Il “caso Irlanda” e la difesa del made in Italy
Vino e salute, un argomento da sempre discusso e caldissimo in questo momento dopo la “questione irlandese”. C’è grande fermento tra produttori e viticoltori ma soprattutto c’è preoccupazione per la proposta dell’Irlanda di inserire delle avvertenze sugli alcolici, vino compreso, per informare sui danni che un consumo eccessivo potrebbe arrecare alla salute; un po’ come quello che già avviene sui pacchetti di sigarette. L’Europa si è divisa, molti non si sono pronunciati ma Italia, Francia e Spagna, patrie del buon vino e con una lunga tradizione alle spalle, guardano con timore alla norma che è stata notificata alla Wto (l’Organizzazione Mondiale del Commercio) a Ginevra il 6 febbraio scorso. Ora la palla passa ai singoli Stati membri che hanno novanta giorni per sollevare le loro opposizioni.

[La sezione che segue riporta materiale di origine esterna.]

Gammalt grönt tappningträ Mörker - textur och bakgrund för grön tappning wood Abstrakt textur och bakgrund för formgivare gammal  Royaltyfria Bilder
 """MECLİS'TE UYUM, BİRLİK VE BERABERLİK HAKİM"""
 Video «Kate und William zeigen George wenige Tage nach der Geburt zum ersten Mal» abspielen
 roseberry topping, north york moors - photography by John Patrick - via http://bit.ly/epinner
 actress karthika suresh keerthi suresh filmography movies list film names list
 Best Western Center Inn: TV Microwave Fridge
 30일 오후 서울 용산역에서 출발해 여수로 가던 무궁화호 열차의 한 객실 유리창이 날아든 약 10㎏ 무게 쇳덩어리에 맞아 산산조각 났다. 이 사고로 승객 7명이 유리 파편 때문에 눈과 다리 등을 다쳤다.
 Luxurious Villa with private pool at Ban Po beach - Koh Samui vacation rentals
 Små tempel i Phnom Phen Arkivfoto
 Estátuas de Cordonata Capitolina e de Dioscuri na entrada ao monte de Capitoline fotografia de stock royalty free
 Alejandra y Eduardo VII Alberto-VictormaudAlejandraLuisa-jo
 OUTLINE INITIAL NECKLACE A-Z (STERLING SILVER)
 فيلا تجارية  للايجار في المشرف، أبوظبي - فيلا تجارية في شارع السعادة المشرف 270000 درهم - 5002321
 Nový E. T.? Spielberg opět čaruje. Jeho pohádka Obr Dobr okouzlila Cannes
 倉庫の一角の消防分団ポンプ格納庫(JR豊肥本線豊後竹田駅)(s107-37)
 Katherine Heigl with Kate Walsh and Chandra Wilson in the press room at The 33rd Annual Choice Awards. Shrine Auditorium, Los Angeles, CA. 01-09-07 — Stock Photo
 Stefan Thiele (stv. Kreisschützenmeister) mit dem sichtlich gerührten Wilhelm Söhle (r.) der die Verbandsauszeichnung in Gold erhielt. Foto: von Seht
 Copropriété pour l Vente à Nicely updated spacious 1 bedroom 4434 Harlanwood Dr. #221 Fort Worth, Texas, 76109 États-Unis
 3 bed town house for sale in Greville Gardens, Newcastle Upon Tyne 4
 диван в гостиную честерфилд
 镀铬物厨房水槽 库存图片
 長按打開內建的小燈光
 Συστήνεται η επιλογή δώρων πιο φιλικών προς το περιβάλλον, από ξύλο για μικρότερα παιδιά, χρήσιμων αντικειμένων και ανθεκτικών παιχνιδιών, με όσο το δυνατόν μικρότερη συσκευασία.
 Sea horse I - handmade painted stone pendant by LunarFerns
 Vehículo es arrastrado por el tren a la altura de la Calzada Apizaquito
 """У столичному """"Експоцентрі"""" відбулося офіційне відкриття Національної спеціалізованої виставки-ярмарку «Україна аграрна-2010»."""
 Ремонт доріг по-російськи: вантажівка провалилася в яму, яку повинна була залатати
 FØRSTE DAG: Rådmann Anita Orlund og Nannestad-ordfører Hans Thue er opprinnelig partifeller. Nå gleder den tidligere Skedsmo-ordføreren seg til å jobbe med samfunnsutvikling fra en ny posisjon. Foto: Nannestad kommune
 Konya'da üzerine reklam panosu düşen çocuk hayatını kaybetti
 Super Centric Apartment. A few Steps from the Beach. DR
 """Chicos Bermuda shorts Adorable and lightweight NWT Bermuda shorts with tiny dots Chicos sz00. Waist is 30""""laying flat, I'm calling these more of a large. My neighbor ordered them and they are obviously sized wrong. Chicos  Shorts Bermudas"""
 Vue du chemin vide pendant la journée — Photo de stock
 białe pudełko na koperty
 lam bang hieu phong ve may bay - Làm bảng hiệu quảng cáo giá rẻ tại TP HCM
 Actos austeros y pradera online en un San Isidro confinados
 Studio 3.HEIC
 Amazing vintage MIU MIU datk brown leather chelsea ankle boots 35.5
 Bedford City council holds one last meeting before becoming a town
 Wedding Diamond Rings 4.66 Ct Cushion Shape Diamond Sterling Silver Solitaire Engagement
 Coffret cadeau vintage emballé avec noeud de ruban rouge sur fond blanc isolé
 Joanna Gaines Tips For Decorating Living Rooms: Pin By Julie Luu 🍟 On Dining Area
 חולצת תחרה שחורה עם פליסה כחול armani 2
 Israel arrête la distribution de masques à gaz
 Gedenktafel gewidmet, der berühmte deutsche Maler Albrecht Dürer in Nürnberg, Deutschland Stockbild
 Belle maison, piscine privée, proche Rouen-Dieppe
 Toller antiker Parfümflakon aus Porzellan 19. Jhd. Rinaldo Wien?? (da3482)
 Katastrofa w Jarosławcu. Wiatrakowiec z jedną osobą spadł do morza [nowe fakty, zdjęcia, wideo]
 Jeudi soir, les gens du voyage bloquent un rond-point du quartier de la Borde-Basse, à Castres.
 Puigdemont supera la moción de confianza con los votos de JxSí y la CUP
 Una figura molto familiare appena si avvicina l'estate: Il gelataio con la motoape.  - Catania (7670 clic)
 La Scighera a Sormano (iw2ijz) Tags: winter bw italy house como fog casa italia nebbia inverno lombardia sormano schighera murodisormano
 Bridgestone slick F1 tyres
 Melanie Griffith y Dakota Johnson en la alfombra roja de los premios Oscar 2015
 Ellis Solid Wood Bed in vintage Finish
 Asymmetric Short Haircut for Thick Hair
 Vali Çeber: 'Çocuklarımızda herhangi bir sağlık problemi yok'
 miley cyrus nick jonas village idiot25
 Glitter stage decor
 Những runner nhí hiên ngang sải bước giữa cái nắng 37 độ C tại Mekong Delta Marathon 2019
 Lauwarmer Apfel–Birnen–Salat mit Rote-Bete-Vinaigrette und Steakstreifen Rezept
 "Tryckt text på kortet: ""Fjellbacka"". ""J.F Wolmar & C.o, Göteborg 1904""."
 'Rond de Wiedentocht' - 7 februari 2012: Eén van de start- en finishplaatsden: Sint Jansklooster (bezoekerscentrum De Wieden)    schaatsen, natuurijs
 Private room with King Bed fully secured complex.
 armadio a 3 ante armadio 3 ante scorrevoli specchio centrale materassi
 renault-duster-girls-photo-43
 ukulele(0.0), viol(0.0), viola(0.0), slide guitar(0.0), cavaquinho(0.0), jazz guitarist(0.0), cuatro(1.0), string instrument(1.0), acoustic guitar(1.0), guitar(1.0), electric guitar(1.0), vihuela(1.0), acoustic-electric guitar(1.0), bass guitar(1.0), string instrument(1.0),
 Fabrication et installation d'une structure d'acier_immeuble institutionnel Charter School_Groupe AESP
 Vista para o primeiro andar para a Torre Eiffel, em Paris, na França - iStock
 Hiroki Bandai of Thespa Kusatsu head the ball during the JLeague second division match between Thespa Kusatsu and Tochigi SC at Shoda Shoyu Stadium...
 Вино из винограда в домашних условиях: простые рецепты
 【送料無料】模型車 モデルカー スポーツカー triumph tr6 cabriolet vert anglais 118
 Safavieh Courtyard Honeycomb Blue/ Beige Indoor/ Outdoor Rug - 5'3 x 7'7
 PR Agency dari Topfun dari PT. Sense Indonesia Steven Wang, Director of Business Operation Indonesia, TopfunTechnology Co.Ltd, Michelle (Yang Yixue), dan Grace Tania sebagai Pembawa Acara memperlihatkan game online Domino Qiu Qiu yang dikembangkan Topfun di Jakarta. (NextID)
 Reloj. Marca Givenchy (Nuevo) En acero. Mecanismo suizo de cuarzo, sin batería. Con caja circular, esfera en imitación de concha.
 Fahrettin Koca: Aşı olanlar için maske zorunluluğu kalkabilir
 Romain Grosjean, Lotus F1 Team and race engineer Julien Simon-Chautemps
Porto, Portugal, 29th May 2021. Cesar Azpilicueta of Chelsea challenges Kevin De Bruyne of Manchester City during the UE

E l’Italia è scesa in campo e sta facendo di tutto per cercare di difendere uno dei suoi prodotti di punta. Il settore ha espresso soddisfazione per la posizione del governo nella difesa delle eccellenze del made in Italy, come il nostro vino, e per l’interesse dimostrato nel volerne promuovere un consumo moderato e responsabile, senza però “metterlo al bando” ed etichettarlo come nocivo.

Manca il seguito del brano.